To sum up, with the INT model we use the tuning matrix *T _{(p)}* to model each participant’s individualized functional organization. The tuning matrix has a fine-grained spatial granularity, models the participant’s topographic and functional idiosyncrasies, and generalizes across stimuli. In the next few sections, we describe in detail the steps we used to derive the tuning matrices and to benchmark the reliability, validity, accuracy, and specificity of our INT model.

### 4.2 Building the functional template

In each cross-validation fold, we built a functional template based on the training participants and modeled each test participant’s data matrix as the linearly transformed template in a high-dimensional space. Both the data matrix and the functional template have the same shape *t* × *v*; that is, the number of time points by the number of cortical vertices. The template was created in a way that its functional properties—both in terms of representational geometry and cortical topography—are representative of the training participants (Fig. 7).

#### 4.2.1 Searchlight-based algorithm

We built the template using a searchlight-based algorithm. For each searchlight, we built a local template based on all vertices within the searchlight. We then combined all the local templates into a whole-brain template.
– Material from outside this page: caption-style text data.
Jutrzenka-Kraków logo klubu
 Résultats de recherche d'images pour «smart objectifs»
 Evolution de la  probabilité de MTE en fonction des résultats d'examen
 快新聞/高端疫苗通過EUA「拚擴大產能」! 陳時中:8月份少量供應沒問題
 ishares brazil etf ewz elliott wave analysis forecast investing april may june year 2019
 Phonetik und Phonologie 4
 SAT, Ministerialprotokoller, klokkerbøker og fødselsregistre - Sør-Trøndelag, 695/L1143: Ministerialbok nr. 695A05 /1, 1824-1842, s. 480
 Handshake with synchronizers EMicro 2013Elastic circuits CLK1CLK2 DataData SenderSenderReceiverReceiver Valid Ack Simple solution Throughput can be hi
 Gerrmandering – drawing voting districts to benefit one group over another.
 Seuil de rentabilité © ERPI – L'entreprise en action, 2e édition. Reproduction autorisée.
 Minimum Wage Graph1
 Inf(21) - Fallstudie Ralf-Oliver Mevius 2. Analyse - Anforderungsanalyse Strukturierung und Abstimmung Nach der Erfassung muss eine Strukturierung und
Each local template contains modeled response profiles of vertices in the corresponding searchlight. Each vertex is included in multiple searchlights, and each searchlight and the corresponding local template offers a modeled response profile for the vertex. We combined these modeled response profiles of the same vertex into a single response profile for the vertex, which is the vertex’s response profile in the whole-brain template. In our previous algorithms, we combined local searchlight templates by adding together the modeled response profiles of the vertex to form the final response profile of the vertex (Guntupalli et al., 2016, 2018). In this work, we instead used a distance-based weighted average instead of summation. Specifically, the weight was computed as $r\u2212dr$, where *r* is the searchlight radius (20 mm), and *d* (0 <= *d* <= *r*) is the distance between the vertex and the center of the searchlight. In other words, the weight is 1 when the center of the searchlight is the vertex itself, and close to 0 when the vertex is close to the boundary of the searchlight. This improved procedure makes the searchlights closer to the vertex contribute more to the final modeled response profile of the vertex (due to weighting local templates), and the scale of the modeled response profile for a vertex similar to the actual response profile for that vertex (due to using averaging instead of summation).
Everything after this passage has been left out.